Raw records:
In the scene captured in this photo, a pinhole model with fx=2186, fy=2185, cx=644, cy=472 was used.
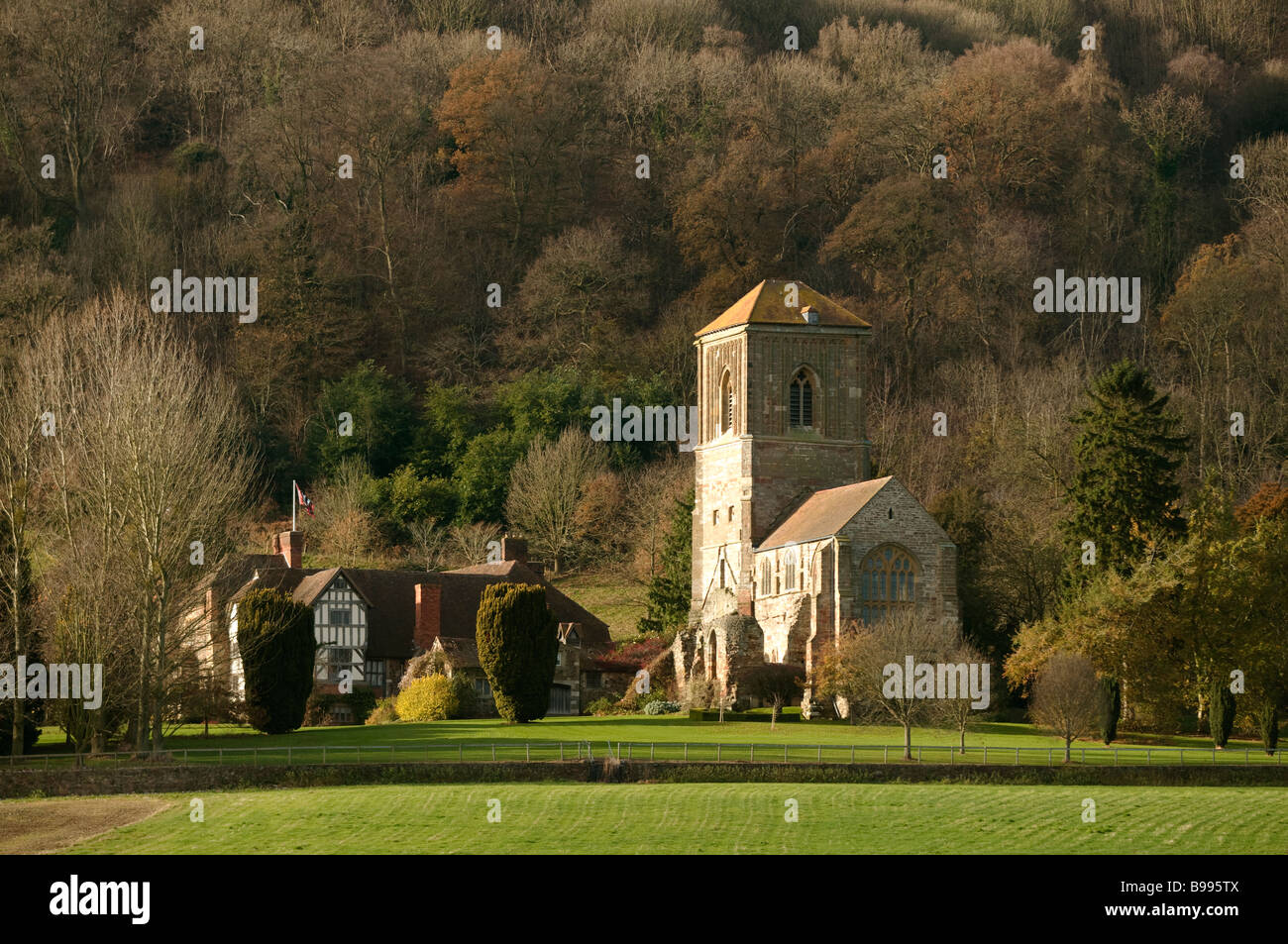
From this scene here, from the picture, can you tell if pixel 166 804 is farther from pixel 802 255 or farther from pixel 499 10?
pixel 499 10

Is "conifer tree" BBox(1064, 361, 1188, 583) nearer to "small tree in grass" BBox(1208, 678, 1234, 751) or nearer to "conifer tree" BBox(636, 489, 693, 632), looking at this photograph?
"small tree in grass" BBox(1208, 678, 1234, 751)

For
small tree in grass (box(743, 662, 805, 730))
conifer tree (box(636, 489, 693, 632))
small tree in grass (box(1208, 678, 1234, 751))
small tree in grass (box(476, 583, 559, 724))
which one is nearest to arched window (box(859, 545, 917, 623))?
small tree in grass (box(743, 662, 805, 730))

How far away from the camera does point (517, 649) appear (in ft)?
202

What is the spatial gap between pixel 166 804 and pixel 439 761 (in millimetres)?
→ 6267

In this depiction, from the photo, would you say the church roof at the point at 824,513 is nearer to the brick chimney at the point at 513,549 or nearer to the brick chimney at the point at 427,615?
the brick chimney at the point at 513,549

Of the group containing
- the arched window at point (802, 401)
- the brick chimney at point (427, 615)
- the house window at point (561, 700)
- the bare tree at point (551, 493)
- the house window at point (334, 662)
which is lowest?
the house window at point (561, 700)

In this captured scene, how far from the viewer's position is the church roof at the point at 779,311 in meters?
75.0

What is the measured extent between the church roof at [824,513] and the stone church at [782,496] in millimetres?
75

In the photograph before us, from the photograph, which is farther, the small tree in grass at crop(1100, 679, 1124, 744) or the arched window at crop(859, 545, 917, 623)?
the arched window at crop(859, 545, 917, 623)

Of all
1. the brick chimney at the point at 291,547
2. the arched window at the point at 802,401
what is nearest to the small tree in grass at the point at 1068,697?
the arched window at the point at 802,401

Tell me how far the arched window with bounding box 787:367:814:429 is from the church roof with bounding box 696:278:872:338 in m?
1.92

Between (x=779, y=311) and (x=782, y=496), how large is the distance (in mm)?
6475

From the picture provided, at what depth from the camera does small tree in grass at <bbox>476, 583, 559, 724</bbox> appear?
2413 inches

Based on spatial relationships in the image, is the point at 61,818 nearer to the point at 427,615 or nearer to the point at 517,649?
the point at 517,649
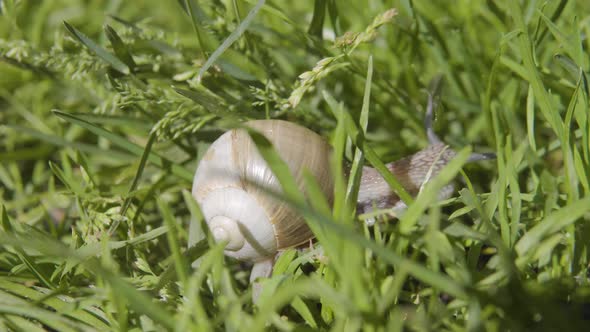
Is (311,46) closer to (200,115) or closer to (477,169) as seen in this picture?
(200,115)

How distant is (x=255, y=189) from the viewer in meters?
1.20

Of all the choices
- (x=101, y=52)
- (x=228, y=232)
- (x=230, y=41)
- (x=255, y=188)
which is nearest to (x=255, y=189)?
(x=255, y=188)

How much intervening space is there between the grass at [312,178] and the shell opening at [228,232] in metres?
0.04

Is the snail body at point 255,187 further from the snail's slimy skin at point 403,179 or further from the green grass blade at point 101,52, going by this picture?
the green grass blade at point 101,52

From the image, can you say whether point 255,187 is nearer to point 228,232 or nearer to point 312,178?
point 228,232

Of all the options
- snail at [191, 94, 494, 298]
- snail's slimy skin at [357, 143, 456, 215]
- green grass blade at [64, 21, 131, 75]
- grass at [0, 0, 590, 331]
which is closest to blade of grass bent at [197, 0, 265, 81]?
grass at [0, 0, 590, 331]

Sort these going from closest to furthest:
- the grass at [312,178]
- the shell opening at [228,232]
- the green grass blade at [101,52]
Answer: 1. the grass at [312,178]
2. the shell opening at [228,232]
3. the green grass blade at [101,52]

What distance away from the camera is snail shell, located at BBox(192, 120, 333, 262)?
1.18 m

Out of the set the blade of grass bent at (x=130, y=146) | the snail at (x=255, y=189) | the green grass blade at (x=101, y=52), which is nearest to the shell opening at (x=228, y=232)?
the snail at (x=255, y=189)

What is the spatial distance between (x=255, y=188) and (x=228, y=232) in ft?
0.38

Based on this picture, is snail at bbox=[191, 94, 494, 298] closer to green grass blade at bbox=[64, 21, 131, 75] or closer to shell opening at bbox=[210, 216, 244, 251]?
shell opening at bbox=[210, 216, 244, 251]

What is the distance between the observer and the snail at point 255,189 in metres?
1.18

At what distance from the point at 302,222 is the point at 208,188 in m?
0.24

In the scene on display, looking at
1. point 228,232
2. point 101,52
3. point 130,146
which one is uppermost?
point 101,52
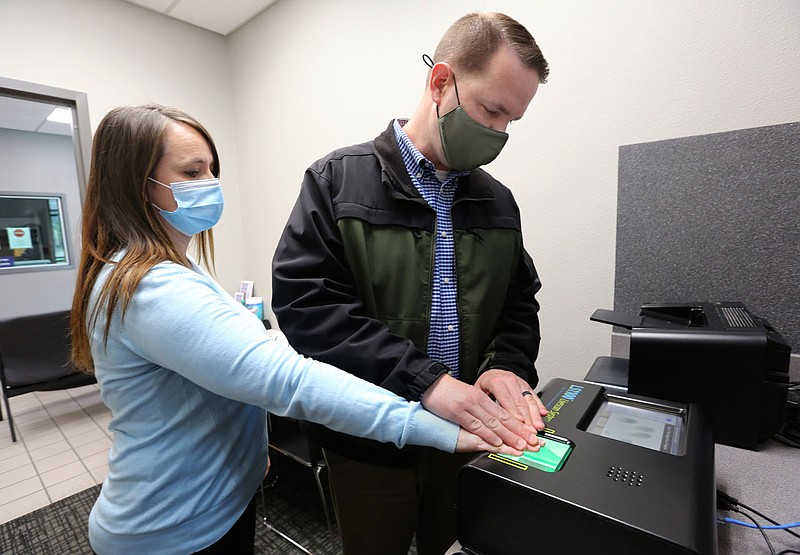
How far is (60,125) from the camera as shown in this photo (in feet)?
15.6

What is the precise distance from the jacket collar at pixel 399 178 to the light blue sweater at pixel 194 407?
1.29 feet

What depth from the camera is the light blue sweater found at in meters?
0.65

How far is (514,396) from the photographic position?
2.38 ft

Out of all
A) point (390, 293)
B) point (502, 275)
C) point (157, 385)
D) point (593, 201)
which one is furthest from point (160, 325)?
point (593, 201)

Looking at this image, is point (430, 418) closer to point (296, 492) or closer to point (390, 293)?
point (390, 293)

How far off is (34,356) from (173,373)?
2.91 meters

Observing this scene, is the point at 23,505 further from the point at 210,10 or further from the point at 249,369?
the point at 210,10

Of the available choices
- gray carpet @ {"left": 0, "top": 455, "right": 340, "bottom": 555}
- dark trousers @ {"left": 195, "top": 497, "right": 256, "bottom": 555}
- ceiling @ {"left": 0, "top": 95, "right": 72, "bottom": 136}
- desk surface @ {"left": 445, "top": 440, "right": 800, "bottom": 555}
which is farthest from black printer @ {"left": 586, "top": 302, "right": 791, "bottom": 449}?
ceiling @ {"left": 0, "top": 95, "right": 72, "bottom": 136}

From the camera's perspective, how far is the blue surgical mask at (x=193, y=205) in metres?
0.84

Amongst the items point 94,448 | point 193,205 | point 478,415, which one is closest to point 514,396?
point 478,415

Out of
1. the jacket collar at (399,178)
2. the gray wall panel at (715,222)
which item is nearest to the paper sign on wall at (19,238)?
the jacket collar at (399,178)

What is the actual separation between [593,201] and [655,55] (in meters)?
0.48

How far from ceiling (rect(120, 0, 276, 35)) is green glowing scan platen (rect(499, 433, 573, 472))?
296cm

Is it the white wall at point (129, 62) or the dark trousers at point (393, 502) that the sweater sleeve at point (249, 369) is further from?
the white wall at point (129, 62)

What the task asks:
Print all of the records above word for word, leaving out the pictures.

Exercise solution:
In the scene captured in this photo, a pinhole model with fx=2186, fy=2185, cx=644, cy=472 was used.
From this scene here, from the picture, can you tell if pixel 166 804 is farther from pixel 802 255 or farther from pixel 499 10?
pixel 499 10

Is "conifer tree" BBox(1064, 361, 1188, 583) nearer to "small tree in grass" BBox(1208, 678, 1234, 751) or nearer to "conifer tree" BBox(636, 489, 693, 632), looking at this photograph?
"small tree in grass" BBox(1208, 678, 1234, 751)

For
small tree in grass (box(743, 662, 805, 730))
conifer tree (box(636, 489, 693, 632))
small tree in grass (box(1208, 678, 1234, 751))
small tree in grass (box(476, 583, 559, 724))
which one is nearest to arched window (box(859, 545, 917, 623))?
small tree in grass (box(743, 662, 805, 730))

How far away from the camera does point (517, 649) appear (in ft)?
202

What is the spatial gap between pixel 166 804 and pixel 439 761 (in millimetres)?
→ 6267

In this depiction, from the photo, would you say the church roof at the point at 824,513 is nearer to the brick chimney at the point at 513,549 or nearer to the brick chimney at the point at 427,615?
the brick chimney at the point at 513,549

Of the group containing
- the arched window at point (802, 401)
- the brick chimney at point (427, 615)
- the house window at point (561, 700)
- the bare tree at point (551, 493)
- the house window at point (334, 662)
which is lowest?
the house window at point (561, 700)

In this captured scene, how far from the viewer's position is the church roof at the point at 779,311 in meters?
75.0

What is the measured extent between the church roof at [824,513] and the stone church at [782,496] in millimetres?
75

In the photograph before us, from the photograph, which is farther, the small tree in grass at crop(1100, 679, 1124, 744) or the arched window at crop(859, 545, 917, 623)?
the arched window at crop(859, 545, 917, 623)

Of all
1. the brick chimney at the point at 291,547
2. the arched window at the point at 802,401
what is nearest to the small tree in grass at the point at 1068,697?
the arched window at the point at 802,401

Tell me how far the arched window with bounding box 787:367:814:429 is from the church roof with bounding box 696:278:872:338 in m?
1.92

Between (x=779, y=311) and (x=782, y=496), how large is the distance (in mm)?
6475

From the picture provided, at what depth from the camera does small tree in grass at <bbox>476, 583, 559, 724</bbox> appear?
2413 inches

Based on spatial relationships in the image, is the point at 61,818 nearer to the point at 427,615 or nearer to the point at 517,649?
the point at 517,649
Is (311,46) closer to (200,115) or closer to (477,169) as seen in this picture?
(200,115)

How distant is (x=255, y=189) from the viewer in meters?
1.20

Of all the choices
- (x=101, y=52)
- (x=228, y=232)
- (x=230, y=41)
- (x=255, y=188)
which is nearest to (x=255, y=189)?
(x=255, y=188)

How much intervening space is there between the grass at [312,178] and the shell opening at [228,232] in metres?
0.04

Is the snail body at point 255,187 further from the snail's slimy skin at point 403,179 or further from the green grass blade at point 101,52, going by this picture?
the green grass blade at point 101,52

From the image, can you say whether point 255,187 is nearer to point 228,232 or nearer to point 312,178?
point 228,232

Of all the options
- snail at [191, 94, 494, 298]
- snail's slimy skin at [357, 143, 456, 215]
- green grass blade at [64, 21, 131, 75]
- grass at [0, 0, 590, 331]
which is closest to blade of grass bent at [197, 0, 265, 81]?
grass at [0, 0, 590, 331]

Sort these going from closest to furthest:
- the grass at [312,178]
- the shell opening at [228,232]
- the green grass blade at [101,52]
Answer: 1. the grass at [312,178]
2. the shell opening at [228,232]
3. the green grass blade at [101,52]

What distance away from the camera is snail shell, located at BBox(192, 120, 333, 262)?
1.18 m

Out of the set the blade of grass bent at (x=130, y=146) | the snail at (x=255, y=189) | the green grass blade at (x=101, y=52), which is nearest to the shell opening at (x=228, y=232)?
the snail at (x=255, y=189)

What is the spatial distance between (x=255, y=188) and (x=228, y=232) in ft?
0.38

Based on this picture, is snail at bbox=[191, 94, 494, 298] closer to green grass blade at bbox=[64, 21, 131, 75] or closer to shell opening at bbox=[210, 216, 244, 251]?
shell opening at bbox=[210, 216, 244, 251]

What is the distance between the observer and the snail at point 255,189 in metres?
1.18

At what distance from the point at 302,222 is the point at 208,188 in m?
0.24

In the scene on display, looking at
1. point 228,232
2. point 101,52
3. point 130,146
which one is uppermost?
point 101,52
How far is (60,125) from the camera as shown in this photo (in feet)?
15.6

What is the precise distance from the jacket collar at pixel 399 178 to the light blue sweater at pixel 194 407?
1.29 feet

What depth from the camera is the light blue sweater found at in meters?
0.65

How far is (514,396) from the photographic position?
2.38 ft

Out of all
A) point (390, 293)
B) point (502, 275)
C) point (157, 385)
D) point (593, 201)
which one is furthest from point (160, 325)?
point (593, 201)

Looking at this image, is point (430, 418) closer to point (296, 492) or closer to point (390, 293)?
point (390, 293)

How far off is (34,356) from (173,373)?
2.91 meters

Observing this scene, is the point at 23,505 further from the point at 210,10 or further from the point at 249,369?
the point at 210,10

Of the available choices
- gray carpet @ {"left": 0, "top": 455, "right": 340, "bottom": 555}
- dark trousers @ {"left": 195, "top": 497, "right": 256, "bottom": 555}
- ceiling @ {"left": 0, "top": 95, "right": 72, "bottom": 136}
- desk surface @ {"left": 445, "top": 440, "right": 800, "bottom": 555}
which is farthest from black printer @ {"left": 586, "top": 302, "right": 791, "bottom": 449}?
ceiling @ {"left": 0, "top": 95, "right": 72, "bottom": 136}

From the camera's perspective, how far is the blue surgical mask at (x=193, y=205) in metres?
0.84

Amongst the items point 94,448 | point 193,205 | point 478,415, which one is closest to point 514,396?
point 478,415

Out of
1. the jacket collar at (399,178)
2. the gray wall panel at (715,222)
which item is nearest to the paper sign on wall at (19,238)?
the jacket collar at (399,178)

What is the actual separation between [593,201] and [655,55] (in meters)?
0.48

How far from ceiling (rect(120, 0, 276, 35)) is green glowing scan platen (rect(499, 433, 573, 472))?
296cm

Is it the white wall at point (129, 62) or the dark trousers at point (393, 502) that the sweater sleeve at point (249, 369) is further from?
the white wall at point (129, 62)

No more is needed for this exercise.